Good Software Design - Part 2: Code Smells
Last month’s article (found here) introduced the notion of code smells. Code smells are names given to those instinctual thoughts you have whenever you look at a chunk of less-than-elegant code. Some are subtle, and some really stink.
Stinky Code
Each code smell represents something that would make understanding, extending, or maintaining the code just a bit more challenging than it needs to be.
How to use smells on your team? You and your teammates know what you don’t like to see in your code. You’ll look at a blob of code because you need to either understand or alter it, and the worst of those code smells will hit you right away.
Refactor away those, then look again. You refactor until you understand the code sufficiently, or (not XOR) adding some bit of new functionality is made easier. Refactoring is an “Incremental Design” practice that results in readable, sufficiently flexible “Emergent” designs.
This makes refactoring the indispensable engineering practice for successful iterative and incremental software development.
Let’s explore some common code smells.
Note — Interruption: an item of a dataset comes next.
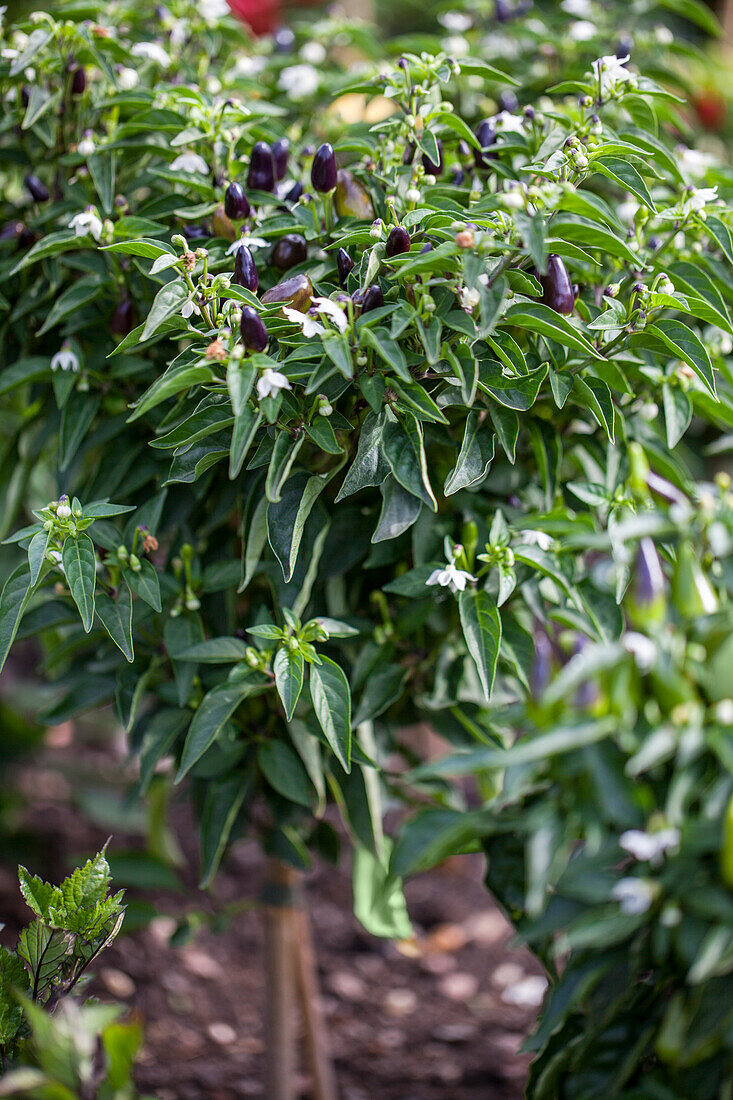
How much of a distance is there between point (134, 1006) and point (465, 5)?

The following is Java or C# code (with Java naming idioms). The Connection object is this team’s home-brewed database interface.
Please don’t get your axle wrapped up in those details. You don’t have to understand a blob of code in order to detect code smells. In fact, if the code isn’t excruciatingly obvious, then there’s a smell hiding the intent. Also, you’re not looking for defects. Code smells are definitely not the same thing as functional defects, because behavior and software design are—albeit related—not the same thing.
Just follow your nose: trust your instincts and experience. Perhaps write down what you dislike about this code.
What’s wrong with this code? Nothing? Looks fine?
Or everything?
The detection of code smells is sensitive to team context and the context of the product’s existing functionality. Who is on the team? What experience have they had with procedural programming (it’s a static method, which is Java’s way of providing procedural programming structure in an object-oriented language)? Object-oriented programming? Patterns? Are you planning to fix a defect? Do you need to add a new record type? Is there similar code elsewhere that works with a different type of data-source? How old is this code?
Without knowing these things, you will not be able to guess what the “best” design will be. Once your team is familiar with many of the most common smells, and the refactorings needed to clean them up, you’ll see just how bad this code is because you’ll have seen much better code.
Code smells have names for the same reason design patterns and refactorings have names: So that you can efficiently communicate complex ideas to others on your team.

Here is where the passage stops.